You will see this in action in the Code section of this post.

Wiring/Schematic – Keypad to Raspberry Pi

Raspberry Pi - Keypad - Fritzing
KeypadRaspberry Pi
R1GPIO17
R2GPIO27
R3GPIO22
R4GPIO5
C1GPIO23
C2GPIO24
C3GPIO25
C4GPIO16

Code

We could use two approach when working with keypad wherein we could use Polling or Interrupt in reading the keypress. I have detailed this in the following sub sections.

Using Polling

As mentioned in the earlier section about how to read our keypad input using your raspberry pi, the code below will explain it in detail.

import RPi.GPIO as GPIO
import time

# Set the Row Pins
ROW_1 = 17
ROW_2 = 27
ROW_3 = 22
ROW_4 = 5

# Set the Column Pins
COL_1 = 23
COL_2 = 24
COL_3 = 25
COL_4 = 16

GPIO.setwarnings(False)
# BCM numbering
GPIO.setmode(GPIO.BCM)

# Set Row pins as output
GPIO.setup(ROW_1, GPIO.OUT)
GPIO.setup(ROW_2, GPIO.OUT)

§ §

> _Required tasks_:
[1] Revise the keypad tutorial, everything from "# Set the Column" down to "GPIO.setup(ROW_1, GPIO.OUT)", so that "Broadcom numbering" stands in place of "BCM numbering".
[2] Continue the keypad tutorial from the point at which it stops.

§ §

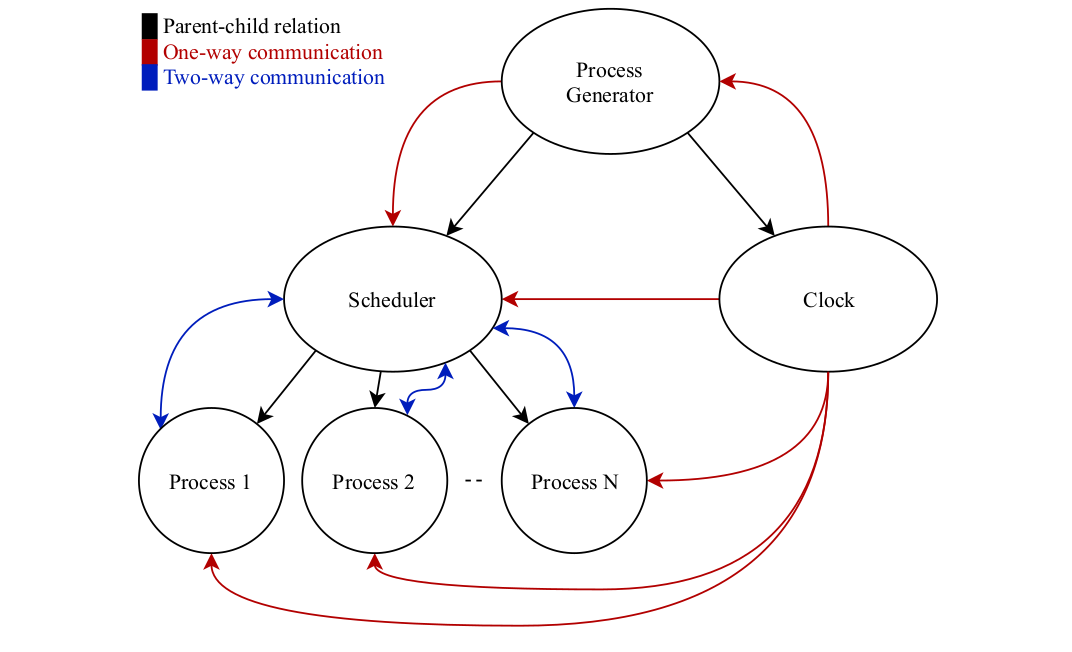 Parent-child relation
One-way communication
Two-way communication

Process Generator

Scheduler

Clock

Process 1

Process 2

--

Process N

§ §

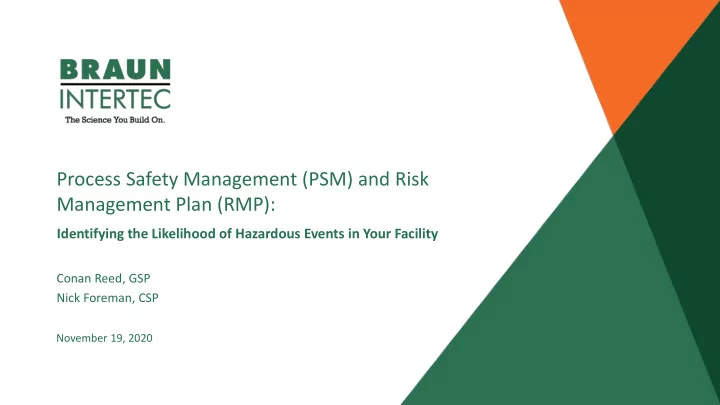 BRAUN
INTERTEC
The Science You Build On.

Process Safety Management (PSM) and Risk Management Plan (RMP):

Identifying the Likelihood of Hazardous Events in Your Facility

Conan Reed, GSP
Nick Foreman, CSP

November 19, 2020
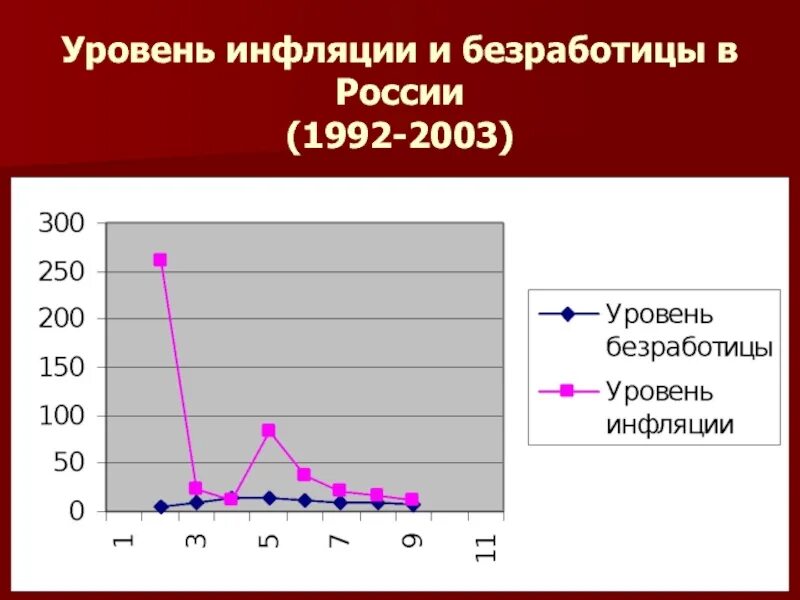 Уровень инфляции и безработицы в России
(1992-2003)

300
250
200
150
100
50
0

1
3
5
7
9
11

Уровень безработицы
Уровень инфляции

§ §

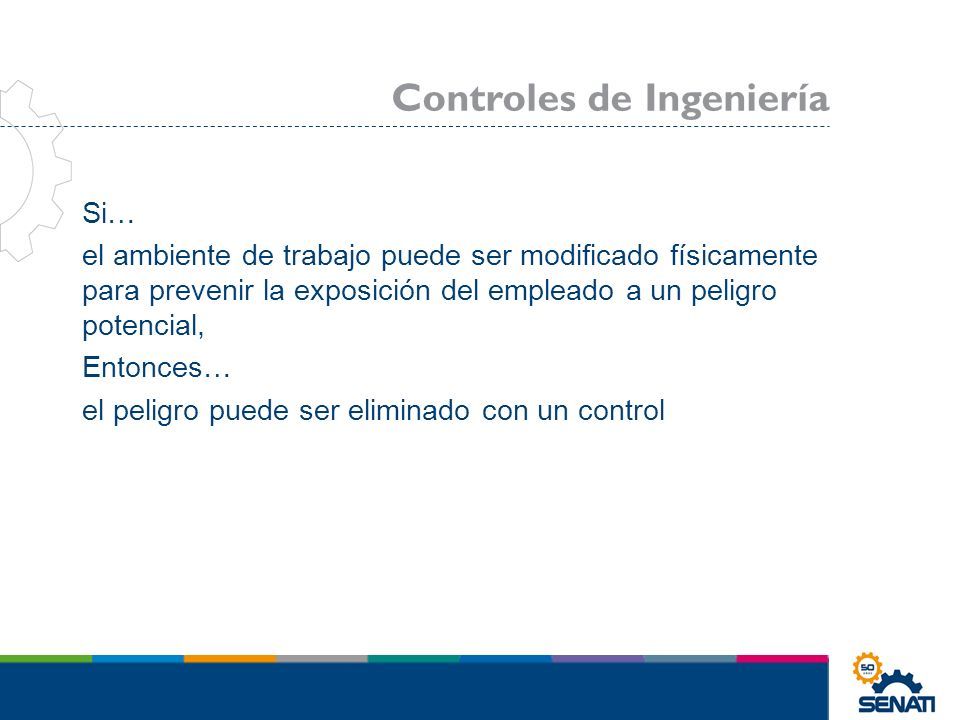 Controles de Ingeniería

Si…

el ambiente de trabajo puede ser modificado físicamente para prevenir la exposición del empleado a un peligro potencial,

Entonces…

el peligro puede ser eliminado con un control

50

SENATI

§ §

> _Results_:
[1]
# Set the Column Pins
COL_1 = 23
COL_2 = 24
COL_3 = 25
COL_4 = 16

GPIO.setwarnings(False)
# Broadcom numbering
GPIO.setmode(GPIO.BCM)

# Set Row pins as output
GPIO.setup(ROW_1, GPIO.OUT)

[2]
GPIO.setup(ROW_3, GPIO.OUT)
GPIO.setup(ROW_4, GPIO.OUT)

# Set column pins as input and Pulled up high by default
GPIO.setup(COL_1, GPIO.IN, pull_up_down=GPIO.PUD_UP)
GPIO.setup(COL_2, GPIO.IN, pull_up_down=GPIO.PUD_UP)
GPIO.setup(COL_3, GPIO.IN, pull_up_down=GPIO.PUD_UP)
GPIO.setup(COL_4, GPIO.IN, pull_up_down=GPIO.PUD_UP)

# function to read each row and each column
def readRow(line, characters):
    GPIO.output(line, GPIO.LOW)
    if(GPIO.input(COL_1) == GPIO.LOW):
        print(characters[0])
    if(GPIO.input(COL_2) == GPIO.LOW):
        print(characters[1])
    if(GPIO.input(COL_3) == GPIO.LOW):
        print(characters[2])
    if(GPIO.input(COL_4) == GPIO.LOW):
        print(characters[3])
    GPIO.output(line, GPIO.HIGH)

# Endless loop by checking each row 
try:
    while True:
        readRow(ROW_1, ["1","2","3","A"])
        readRow(ROW_2, ["4","5","6","B"])
        readRow(ROW_3, ["7","8","9","C"])
        readRow(ROW_4, ["*","0","#","D"])
        time.sleep(0.2) # adjust this per your own setup
except KeyboardInterrupt:
    print("\nKeypad Application Interrupted!")
    GPIO.cleanup()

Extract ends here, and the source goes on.